Tom’s employment in England was as a Bobby in the Police Force and he served as the Chief Constable in Keewatin from 1913 to 1916. On 17 February, at the age of 37 years, the Keewatin Council granted him a leave of absence to enlist in W.W.1 as a Private in the 94th Battalion #198976. In the meantime the Council was looking for a competent man to fill his position ‘but no one of military age fit for active service need apply’. Tom went to Valcartier Camp in Quebec with the 94th for training. He spent twelve days in hospital at the camp because of chronic rheumatism. During this time the 94th embarked for England and Tom didn’t go with them. Upon his discharge from hospital he spent a month with the 148th Battalion and then was transferred to the Special Services Battalion. On 16 October 1916 Thomas was discharged from the army as medically unfit for further service.

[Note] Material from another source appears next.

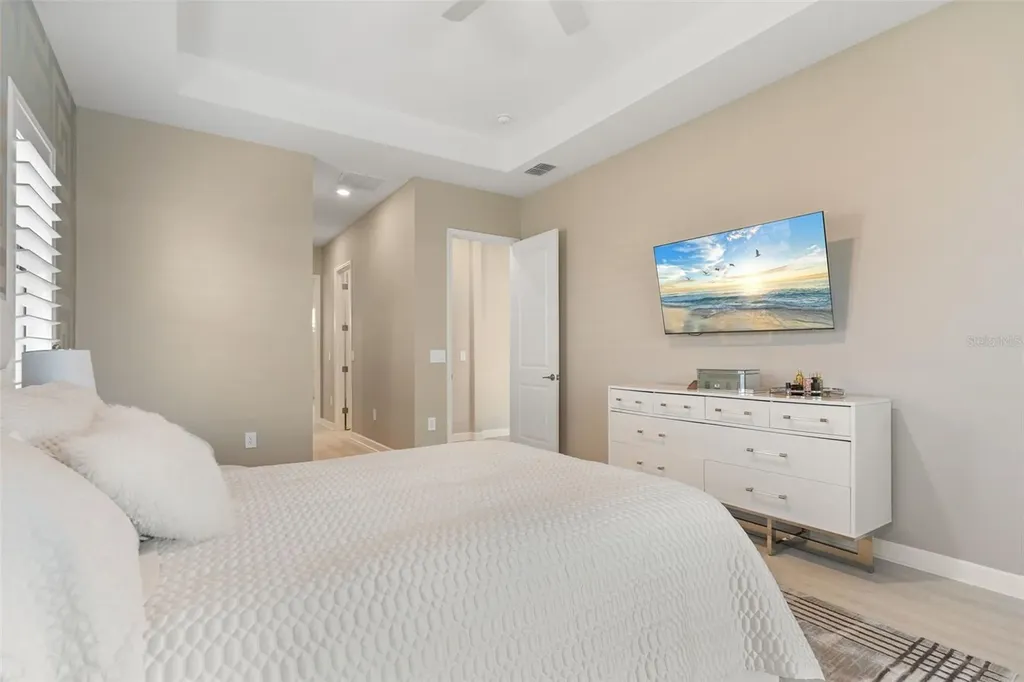 15311 Golden Beam Place Lakewood Ranch FL 34211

He returned to Keewatin and his job on the police force until 1919. His wife, Sarah, died in 1918. Thomas then worked as a packer for the Lake of the Woods Milling Company for 27 years, retiring in 1952.

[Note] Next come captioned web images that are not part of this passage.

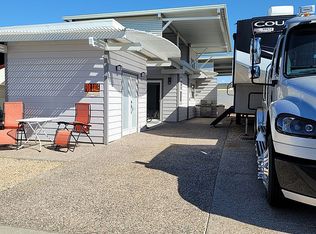 17200 W Bell Rd LOT 1466, Surprise, AZ 85374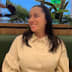 User profile avatar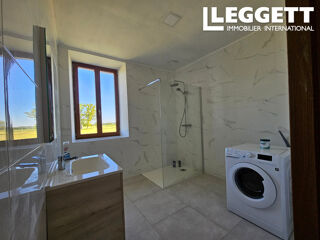  Maison � vendre 2 pi�ces 64 m�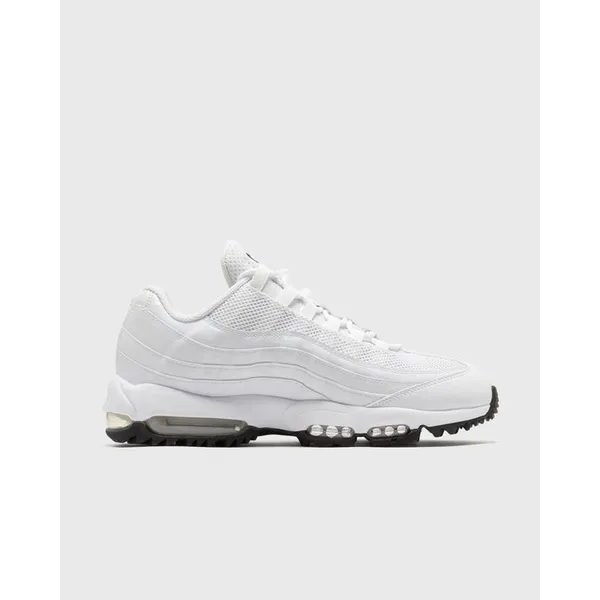 Nike Air Max 95 G Wit, foto 5 van 6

His son, Ernest, enlisted in W.W.2 and served in England where he met and married May. They had three sons and lived in England. Ernest died in England. Daughter Elsie married Andrew Herd. They lived in Keewatin and had seven children. Elsie died in 1996. Youngest son, Harry enlisted in W.W.2. After he served overseas, he returned to live in Keewatin. Harry didn’t get married. He died in 1990.
Tom’s second marriage was to a spinster, Mary Jane Harkness, at the St. James Anglican Church in Keewatin.

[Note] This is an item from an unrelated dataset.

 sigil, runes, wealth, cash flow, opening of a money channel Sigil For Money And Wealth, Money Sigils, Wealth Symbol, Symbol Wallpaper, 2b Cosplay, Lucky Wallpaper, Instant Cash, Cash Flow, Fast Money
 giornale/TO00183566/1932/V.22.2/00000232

After Tom’s retirement, he worked for a camper, yard cleaning. Then he would walk home stopping at the Hi-Way Grocery store to buy a Lime Crush pop to refresh himself and a brick of vanilla Palm ice cream to take home to share with his son Harry and his grandson Bob. In his late 70’s, Tom was also building a road up a hill to his home which is now a paved one way street. He worked until his passing.
Tom died on 07 April 1958. He was 79 years old. He is buried in Lake of the Woods Cemetery, Kenora. Tom is commemorated for his WW1 service on the Municipality of Keewatin For King and Country plaque.
Words of wisdom Tom shared with his grandson Jim were to do and take everything in life in moderation.
Thomas’ grave marker was installed in Lake of the Woods Cemetery in 2018 by the Last Post Fund.